Pilar Garzón Rodelgo (Boltaña, Huesca, 1947) forma parte de la banda sonora de Ibiza en distintas facetas. Por un lado, es fácil encontrarse con su voz en la zona de la Marina o Vara de Rey pero, por otro, también fue la anfitriona de uno de los puntos neurálgicos de los músicos en Ibiza: el Ítaka.
—¿Dónde nació usted?
—Nací en un pueblo del Pirineo, Boltaña, aunque mi pueblo es el de al lado: Aínsa. Lo que pasó es que les pillaron las fiestas del pueblo allí a mis padres y en esos años no había ambulancias. Como mi padre, José, era veterinario, tampoco hubo mucho problema (ríe).
—Nos ha dicho que su padre era veterinario. ¿Su madre también trabajaba?

» Consigna A:
Resuma el párrafo del texto que comienza «Pilar Garzón Rodelgo (Boltaña, Huesca, 1947)» y conserve sus datos principales.
» Consigna B:
Continúe la entrevista a Pilar Garzón Rodelgo a partir de la última pregunta que figura en el texto.

» Extractos de registros:
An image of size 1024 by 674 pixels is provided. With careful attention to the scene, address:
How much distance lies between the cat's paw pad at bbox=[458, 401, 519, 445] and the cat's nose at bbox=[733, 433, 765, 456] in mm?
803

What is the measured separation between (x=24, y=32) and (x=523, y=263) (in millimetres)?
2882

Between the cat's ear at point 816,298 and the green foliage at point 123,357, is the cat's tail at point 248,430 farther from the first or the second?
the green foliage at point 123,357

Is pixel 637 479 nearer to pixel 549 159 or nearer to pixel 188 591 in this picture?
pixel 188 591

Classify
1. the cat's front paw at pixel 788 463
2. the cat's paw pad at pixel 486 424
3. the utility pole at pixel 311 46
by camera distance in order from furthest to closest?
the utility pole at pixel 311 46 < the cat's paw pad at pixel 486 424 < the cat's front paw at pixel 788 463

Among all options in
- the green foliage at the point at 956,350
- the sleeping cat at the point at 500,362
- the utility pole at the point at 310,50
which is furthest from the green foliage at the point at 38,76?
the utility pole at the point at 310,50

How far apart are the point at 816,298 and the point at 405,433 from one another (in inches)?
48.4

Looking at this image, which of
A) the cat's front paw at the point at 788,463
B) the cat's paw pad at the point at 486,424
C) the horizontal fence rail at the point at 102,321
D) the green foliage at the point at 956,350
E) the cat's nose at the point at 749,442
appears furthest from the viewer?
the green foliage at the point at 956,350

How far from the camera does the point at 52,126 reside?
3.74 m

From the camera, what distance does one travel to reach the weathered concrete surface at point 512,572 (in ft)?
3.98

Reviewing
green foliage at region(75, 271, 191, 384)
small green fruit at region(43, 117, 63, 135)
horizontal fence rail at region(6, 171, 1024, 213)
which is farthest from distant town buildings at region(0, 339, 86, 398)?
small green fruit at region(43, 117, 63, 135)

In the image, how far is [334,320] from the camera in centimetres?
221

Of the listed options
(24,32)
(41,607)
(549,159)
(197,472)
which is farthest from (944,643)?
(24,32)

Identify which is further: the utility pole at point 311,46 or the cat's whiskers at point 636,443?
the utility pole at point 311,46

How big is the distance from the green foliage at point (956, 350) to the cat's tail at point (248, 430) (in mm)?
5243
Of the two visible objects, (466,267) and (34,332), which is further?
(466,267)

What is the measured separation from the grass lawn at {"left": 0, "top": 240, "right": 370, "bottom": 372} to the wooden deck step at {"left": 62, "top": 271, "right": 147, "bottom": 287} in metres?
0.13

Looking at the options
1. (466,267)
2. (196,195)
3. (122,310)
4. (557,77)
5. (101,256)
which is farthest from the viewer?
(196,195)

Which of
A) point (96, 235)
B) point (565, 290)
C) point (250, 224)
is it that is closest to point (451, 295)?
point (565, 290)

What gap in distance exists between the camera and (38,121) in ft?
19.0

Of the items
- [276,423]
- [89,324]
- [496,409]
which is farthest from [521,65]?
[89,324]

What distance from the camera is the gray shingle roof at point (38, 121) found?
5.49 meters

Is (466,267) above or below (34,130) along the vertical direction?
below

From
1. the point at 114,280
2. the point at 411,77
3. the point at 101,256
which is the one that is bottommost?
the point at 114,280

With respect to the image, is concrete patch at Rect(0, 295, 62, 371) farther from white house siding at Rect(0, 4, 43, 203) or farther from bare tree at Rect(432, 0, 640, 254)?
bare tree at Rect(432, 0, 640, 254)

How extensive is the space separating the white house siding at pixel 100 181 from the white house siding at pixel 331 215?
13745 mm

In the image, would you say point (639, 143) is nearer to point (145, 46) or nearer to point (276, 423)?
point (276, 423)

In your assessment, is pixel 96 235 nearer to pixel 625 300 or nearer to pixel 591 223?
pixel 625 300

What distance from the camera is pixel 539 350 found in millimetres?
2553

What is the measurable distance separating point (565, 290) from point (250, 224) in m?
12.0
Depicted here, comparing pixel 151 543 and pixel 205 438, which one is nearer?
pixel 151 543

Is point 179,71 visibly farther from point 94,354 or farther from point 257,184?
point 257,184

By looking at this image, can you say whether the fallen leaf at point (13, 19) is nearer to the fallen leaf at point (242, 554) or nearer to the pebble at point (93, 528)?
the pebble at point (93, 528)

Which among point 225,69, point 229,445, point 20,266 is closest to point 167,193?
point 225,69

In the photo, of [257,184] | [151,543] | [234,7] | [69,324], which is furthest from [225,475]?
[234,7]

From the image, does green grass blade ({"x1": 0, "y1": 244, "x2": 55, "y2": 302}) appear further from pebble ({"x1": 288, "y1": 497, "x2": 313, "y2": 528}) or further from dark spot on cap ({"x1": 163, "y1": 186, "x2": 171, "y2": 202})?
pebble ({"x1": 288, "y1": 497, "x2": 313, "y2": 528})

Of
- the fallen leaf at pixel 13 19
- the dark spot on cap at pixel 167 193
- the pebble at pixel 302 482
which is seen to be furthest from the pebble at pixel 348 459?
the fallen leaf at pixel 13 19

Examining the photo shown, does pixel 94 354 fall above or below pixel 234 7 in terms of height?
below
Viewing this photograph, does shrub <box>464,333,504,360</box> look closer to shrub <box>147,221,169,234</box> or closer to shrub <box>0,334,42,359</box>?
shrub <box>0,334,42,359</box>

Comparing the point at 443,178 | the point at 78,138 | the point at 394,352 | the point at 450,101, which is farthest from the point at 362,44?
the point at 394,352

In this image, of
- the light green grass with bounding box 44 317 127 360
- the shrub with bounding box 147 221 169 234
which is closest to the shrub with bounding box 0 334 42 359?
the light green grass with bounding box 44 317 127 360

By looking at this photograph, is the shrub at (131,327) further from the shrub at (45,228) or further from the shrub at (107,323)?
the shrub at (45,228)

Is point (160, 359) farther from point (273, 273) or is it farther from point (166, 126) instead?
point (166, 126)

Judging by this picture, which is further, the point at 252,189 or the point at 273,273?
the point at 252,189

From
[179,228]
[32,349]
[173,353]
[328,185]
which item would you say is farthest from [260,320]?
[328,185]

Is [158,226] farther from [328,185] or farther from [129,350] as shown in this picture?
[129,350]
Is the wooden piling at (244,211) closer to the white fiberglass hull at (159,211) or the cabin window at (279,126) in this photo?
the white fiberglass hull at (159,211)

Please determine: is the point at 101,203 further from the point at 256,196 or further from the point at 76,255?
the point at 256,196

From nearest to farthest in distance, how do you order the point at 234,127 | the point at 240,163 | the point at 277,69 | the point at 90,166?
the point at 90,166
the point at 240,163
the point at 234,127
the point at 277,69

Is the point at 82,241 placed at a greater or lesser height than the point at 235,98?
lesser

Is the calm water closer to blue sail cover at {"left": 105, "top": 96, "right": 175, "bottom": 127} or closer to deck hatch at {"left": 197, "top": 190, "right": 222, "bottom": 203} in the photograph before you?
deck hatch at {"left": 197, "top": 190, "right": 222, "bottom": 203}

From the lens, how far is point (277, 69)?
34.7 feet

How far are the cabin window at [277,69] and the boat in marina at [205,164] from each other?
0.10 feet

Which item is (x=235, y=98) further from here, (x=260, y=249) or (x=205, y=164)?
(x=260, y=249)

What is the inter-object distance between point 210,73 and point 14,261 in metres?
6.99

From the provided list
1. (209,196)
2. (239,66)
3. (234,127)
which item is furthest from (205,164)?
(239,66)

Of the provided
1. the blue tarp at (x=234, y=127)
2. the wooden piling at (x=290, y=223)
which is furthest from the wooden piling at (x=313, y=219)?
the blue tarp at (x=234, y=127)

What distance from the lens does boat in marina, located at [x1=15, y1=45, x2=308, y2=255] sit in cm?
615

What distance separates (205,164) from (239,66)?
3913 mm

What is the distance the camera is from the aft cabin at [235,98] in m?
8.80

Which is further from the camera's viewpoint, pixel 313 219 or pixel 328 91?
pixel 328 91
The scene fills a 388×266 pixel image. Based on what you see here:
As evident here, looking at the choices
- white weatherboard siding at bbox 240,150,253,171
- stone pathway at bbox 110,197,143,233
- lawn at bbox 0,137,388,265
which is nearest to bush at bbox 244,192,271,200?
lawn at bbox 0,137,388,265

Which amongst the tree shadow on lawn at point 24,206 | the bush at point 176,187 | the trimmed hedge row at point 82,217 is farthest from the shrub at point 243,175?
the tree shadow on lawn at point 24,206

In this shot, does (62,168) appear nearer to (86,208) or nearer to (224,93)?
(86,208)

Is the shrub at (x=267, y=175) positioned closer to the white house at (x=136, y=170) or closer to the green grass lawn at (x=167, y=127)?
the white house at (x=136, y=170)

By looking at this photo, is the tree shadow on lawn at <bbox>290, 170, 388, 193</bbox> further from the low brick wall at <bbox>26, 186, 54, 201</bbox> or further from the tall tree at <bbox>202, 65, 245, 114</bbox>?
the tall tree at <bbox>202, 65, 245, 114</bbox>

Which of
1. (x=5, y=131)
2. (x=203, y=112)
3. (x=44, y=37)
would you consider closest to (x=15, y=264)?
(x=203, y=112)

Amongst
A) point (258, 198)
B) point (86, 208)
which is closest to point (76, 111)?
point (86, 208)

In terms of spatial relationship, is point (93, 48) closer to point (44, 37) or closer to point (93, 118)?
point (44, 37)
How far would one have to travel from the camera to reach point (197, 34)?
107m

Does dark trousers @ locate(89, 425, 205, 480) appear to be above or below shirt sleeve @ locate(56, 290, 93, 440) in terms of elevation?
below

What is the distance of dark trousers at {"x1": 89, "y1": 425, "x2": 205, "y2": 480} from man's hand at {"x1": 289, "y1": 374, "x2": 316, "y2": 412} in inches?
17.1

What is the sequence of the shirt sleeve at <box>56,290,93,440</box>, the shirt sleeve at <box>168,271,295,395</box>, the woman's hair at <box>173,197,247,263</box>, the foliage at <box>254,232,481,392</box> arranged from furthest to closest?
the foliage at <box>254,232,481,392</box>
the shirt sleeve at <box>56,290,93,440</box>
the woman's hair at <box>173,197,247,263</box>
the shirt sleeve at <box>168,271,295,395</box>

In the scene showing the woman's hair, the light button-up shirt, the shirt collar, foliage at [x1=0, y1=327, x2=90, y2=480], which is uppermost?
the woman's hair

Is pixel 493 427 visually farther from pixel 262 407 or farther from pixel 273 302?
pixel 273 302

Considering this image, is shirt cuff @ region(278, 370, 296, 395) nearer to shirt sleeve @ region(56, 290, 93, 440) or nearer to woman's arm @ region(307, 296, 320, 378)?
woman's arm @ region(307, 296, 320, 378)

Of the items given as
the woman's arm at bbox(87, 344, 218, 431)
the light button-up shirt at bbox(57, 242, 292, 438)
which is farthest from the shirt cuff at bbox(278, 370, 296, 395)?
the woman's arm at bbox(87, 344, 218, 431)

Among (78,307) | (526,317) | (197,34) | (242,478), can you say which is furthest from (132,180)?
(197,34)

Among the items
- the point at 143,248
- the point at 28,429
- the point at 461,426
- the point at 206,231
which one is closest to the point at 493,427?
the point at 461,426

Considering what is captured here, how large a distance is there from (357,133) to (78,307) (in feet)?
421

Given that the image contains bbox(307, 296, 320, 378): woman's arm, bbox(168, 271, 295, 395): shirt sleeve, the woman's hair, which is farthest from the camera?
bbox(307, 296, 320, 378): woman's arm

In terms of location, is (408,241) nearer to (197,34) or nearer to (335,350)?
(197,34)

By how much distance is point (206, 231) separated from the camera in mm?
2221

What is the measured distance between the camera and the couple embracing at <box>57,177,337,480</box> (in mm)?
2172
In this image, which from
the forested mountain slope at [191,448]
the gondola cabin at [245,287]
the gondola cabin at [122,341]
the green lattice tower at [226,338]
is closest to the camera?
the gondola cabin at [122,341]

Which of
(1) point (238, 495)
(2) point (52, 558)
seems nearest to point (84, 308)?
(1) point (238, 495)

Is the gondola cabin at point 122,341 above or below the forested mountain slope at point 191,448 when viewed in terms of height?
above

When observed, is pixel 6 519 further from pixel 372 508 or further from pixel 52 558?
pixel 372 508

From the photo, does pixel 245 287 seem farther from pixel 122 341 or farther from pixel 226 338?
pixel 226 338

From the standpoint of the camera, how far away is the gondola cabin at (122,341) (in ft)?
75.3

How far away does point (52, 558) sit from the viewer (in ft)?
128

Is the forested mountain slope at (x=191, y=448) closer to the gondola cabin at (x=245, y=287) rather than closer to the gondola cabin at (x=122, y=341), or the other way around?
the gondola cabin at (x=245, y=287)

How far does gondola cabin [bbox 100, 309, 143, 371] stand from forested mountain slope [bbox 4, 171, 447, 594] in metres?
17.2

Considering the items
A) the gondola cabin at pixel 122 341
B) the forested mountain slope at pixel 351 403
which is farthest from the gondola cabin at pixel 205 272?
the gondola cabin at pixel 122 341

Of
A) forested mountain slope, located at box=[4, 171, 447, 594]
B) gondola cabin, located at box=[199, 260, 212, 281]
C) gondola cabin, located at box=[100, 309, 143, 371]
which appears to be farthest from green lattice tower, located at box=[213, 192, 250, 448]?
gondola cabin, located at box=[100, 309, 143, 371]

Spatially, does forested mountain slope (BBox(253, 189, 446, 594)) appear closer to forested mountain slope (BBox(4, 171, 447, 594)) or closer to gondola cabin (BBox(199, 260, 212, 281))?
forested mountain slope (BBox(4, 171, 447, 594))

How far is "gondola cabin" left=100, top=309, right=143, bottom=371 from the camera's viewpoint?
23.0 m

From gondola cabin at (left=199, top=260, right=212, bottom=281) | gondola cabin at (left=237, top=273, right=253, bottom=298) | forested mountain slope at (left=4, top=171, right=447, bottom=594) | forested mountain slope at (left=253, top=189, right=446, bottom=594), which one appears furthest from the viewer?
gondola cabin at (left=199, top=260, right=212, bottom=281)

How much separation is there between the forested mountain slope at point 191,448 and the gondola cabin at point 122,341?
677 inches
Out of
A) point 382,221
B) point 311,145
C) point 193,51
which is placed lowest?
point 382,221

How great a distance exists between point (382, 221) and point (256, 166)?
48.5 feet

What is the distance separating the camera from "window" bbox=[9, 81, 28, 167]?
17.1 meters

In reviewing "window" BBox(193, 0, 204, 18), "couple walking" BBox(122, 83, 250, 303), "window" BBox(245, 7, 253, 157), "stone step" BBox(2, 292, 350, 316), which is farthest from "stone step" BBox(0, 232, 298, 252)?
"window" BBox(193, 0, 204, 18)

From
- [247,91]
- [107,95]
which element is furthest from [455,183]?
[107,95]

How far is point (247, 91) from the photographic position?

» Resultado del ejercicio A:
Pilar Garzón Rodelgo, nacida en Boltaña (Huesca) en 1947, forma parte de la banda sonora de Ibiza. Su voz se oye con facilidad en la zona de la Marina o en Vara de Rey. Además, fue la anfitriona del Ítaka, uno de los puntos neurálgicos de los músicos en Ibiza.

» Resultado del ejercicio B:
—Así es. Además de veterinario, mi padre también era abogado. Mi madre, Conchita, mientras nosotros éramos pequeños —somos cinco hermanos, yo soy la segunda de cinco— trabajaba en casa. En cuanto crecimos, se hizo secretaria del Ayuntamiento. De hecho, fue de la primera generación de mujeres a las que se les permitió hacer ese trabajo. Ella fue una de las dos primeras en toda España. Había empezado a ir a la universidad, quería estudiar Medicina, pero la Guerra le interrumpió los estudios y ya no pudo retomarlos.
—¿Cómo era la vida de su infancia en un pueblo como el suyo?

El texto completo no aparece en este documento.